This study aimed to identify the prevalence of DEC markers in lambs for human consumption in TDF, which could have an impact on children´s health. Previous studies have reported prevalence in ovine, which were observed to be considerably variable between authors. McCarthy et al. (2021) [28] calculated the relative prevalence of STEC in ovine feces from published data, which was established in 33.3% with ranges from 0.9% to 90.0%; according to this analysis, our prevalence results at 26.63% were similar. Despite the fact that we used a specific diagnosis route for STEC O157 detection, which included a selective enrichment, immunocromatography, and IMS, we were unable to detect STEC O157 in contrast to other authors [29,30,31]. These variations can be explained not only in terms of the type of search carried out in each laboratory, but also the animal category, the number of samples, and sampling method.

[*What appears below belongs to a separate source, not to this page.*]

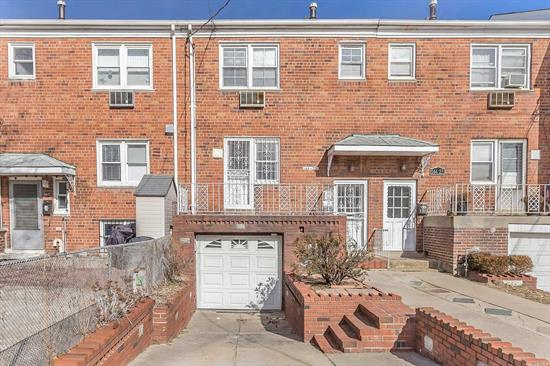 Excellent Income Producing All Brick Two Family Property In Great Location Of Flushing! 3 Bedroom Duplex Over Studio With Beautiful Backyard Garden, Private Driveway And Garage, Washer Dryer And Updated Kitchens. A Must See!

A total of 98 samples were stx+ at the screening and only 12 STEC isolates were obtained, although 50 colonies were picked up from each positive agar plate. The fact that the STEC isolation is from rectal swabs makes it difficult as they are considered microbiologically complex and STEC also could be in low load, making its isolation more difficult. Furthermore, non-O157 serogroups have no biochemical characteristic to distinguish STEC from those commensal E. coli strains. Therefore, STEC isolation could be labor intensive, which means to direct the analysis focused in virulence genes by PCR to identify the positive colonies on agar plates. Although there are methodologies to increase the probability of isolation such as the immunomagnetic separation prior to PCR, this technique has only been developed for few serogroups mainly related to eae+, which cause severe diseases in human. Indeed, different authors use different concepts for analysis to get the prevalence; this could be calculated based on marker gene detection without isolation [32,33] or using the number of isolates [29,30,31]. To add to the gap in recognizing colonies carrying marker genes detected, we assumed the use of marker gene prevalence. Due to the difficulties to isolate positive colonies and that the PCR is the gold standard test to detect these pathogens, we consider the screening result to calculate the prevalence.
Among the non-O157 serogroups isolated in our study, the most frequent was O128. The high frequency of this serogroup in ovine samples concurs with previously published data [31,34,35,36]. The serotype O128ab:H2, frequently isolated from lambs in TDF in this study, was also detected from HUS cases with or without bacteremia [37], and from patients with diarrhea and meat samples [38]. In Argentina, the O128 serogroup was reported from the NRL related to four asymptomatic individual contacts (O128:NM and O128:H2) of different HUS cases, and also to one animal. On the other hand, the O174 serogroup was isolated from ruminant samples from mixed abattoirs (ovine and bovine) [31,35] and has also been associated with HUS [39]. Moreover, it was recognized as an emerging serogroup associated with severe disease, being the first STEC eae-negative serogroup (O174:[H8]; O174:[H21]; O174:[H28]; O174:[HNT]) in terms of prevalence in Argentina. The registers from the 2015–2018 period show that there have been three cases of HUS associated with this serotype as well as six diarrhea cases, three bloody diarrhea cases, and one case of sepsis. In addition, it was isolated from three asymptomatic individuals and four outbreak contacts.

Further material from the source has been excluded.